◆ Written exercise a:
Please return the entries with bracketed coordinates below word for word, leaving the pictures out.

All cables that become loose — particularly new cables — are more susceptible to damage, including drum crush, outer armor wires being “milked” into a “birdcage” and reduced breaking strength. Importantly, the breaking strength of a normalized cable comes from all the inner and outer armor wires combined. When a cable becomes loose, the load is shifted from all wires to only the inner wires, which dramatically reduces the breaking strength as shown on the graph.

Tips to Prevent Damage to New Cables and Increase Cable Life 

At Forum, we understand that the following suggestions occur under ideal conditions, and in many operations, these suggestions may not be practical. However, it is important to understand that if employed, these practices will increase cable life.

 To allow a new cable to rotate and become “normalized,” it is important to choose the first operations carefully. Select operations with minimum mechanical drag downhole. There should be little or no packoff pressure required, and the hole should be fairly straight. In practice, boreholes are never straight, and the end of the cable is never completely free to rotate. It takes a new cable several trips in the hole to spin out and become normalized. Follow the same rules any time a new part of the cable comes off the drum for the first few times.

• Coming out of the hole, cable tension is increased due to friction and weight of the tool string. This higher tension will cause the cable to rotate and the outer armor to unwind. Line speed is a critical parameter. The faster the cable is run in the hole, the less tension it experiences. Coming out of the hole at high speeds creates increased tension and captures the cable in a loose condition. When going back in the hole, tension is reduced, and the cable will rotate to tighten the outer armor. To allow a cable to wind and unwind normally, good operating rules are:
• While going in the hole, do not allow the tension at any depth to fall below two-thirds of the static tension at that depth.
• Come out of the hole at a speed not greater than the speed that increases the tension by more than one and one-third of the static tension at that depth.
• When special operating conditions do not allow for normal cable speeds or when tight packoffs are needed, the cable will unwind and develop loose outer armor. To correct this condition, the cable should be taken to a cable service shop to have the armor tightened and post-formed. Otherwise, the cable’s ultimate breaking strength could be jeopardized.
• When running in the hole with new cables, stop every 1,000 to 2,000 feet (or whenever the customer permits) to allow the cable to regain tension and properly spin out. At this point, pull back 50 to 100 feet before running further into the well.
• Avoid deviated wells if possible until the cable is seasoned.
• Avoid any pressure with a hydraulic packoff and ensure the flow tubes have a minimum 0.004- to 0.006-inch clearance.

(Records from a collection)
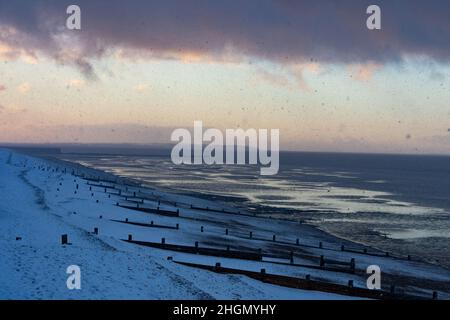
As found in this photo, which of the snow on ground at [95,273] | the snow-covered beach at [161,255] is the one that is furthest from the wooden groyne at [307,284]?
the snow on ground at [95,273]

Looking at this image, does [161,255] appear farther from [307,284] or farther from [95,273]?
[307,284]

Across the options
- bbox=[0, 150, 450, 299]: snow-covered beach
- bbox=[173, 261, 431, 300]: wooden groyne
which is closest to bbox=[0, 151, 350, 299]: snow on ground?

◆ Written exercise b:
For each statement, decide whether the cable-care text above supports it, and answer yes or no with the deciding words quoted from it. (i) Coming out of the hole at high speed lowers cable tension. (ii) When running in the hole with new cables, stops should be made every 1,000 to 2,000 feet. (iii) A new cable becomes normalized after a single trip in the hole.

◆ Task solution a:
As found in this photo, which of the snow on ground at [95,273] | the snow-covered beach at [161,255] is the one that is furthest from the wooden groyne at [307,284]?
the snow on ground at [95,273]

Looking at this image, does [161,255] appear farther from [307,284] or farther from [95,273]?
[307,284]

Across the options
- bbox=[0, 150, 450, 299]: snow-covered beach
- bbox=[173, 261, 431, 300]: wooden groyne
which is closest to bbox=[0, 151, 350, 299]: snow on ground?

◆ Task solution b:
(i) No: "Coming out of the hole at high speeds creates increased tension"
(ii) Yes: "stop every 1,000 to 2,000 feet (or whenever the customer permits)"
(iii) No: "It takes a new cable several trips in the hole to spin out and become normalized."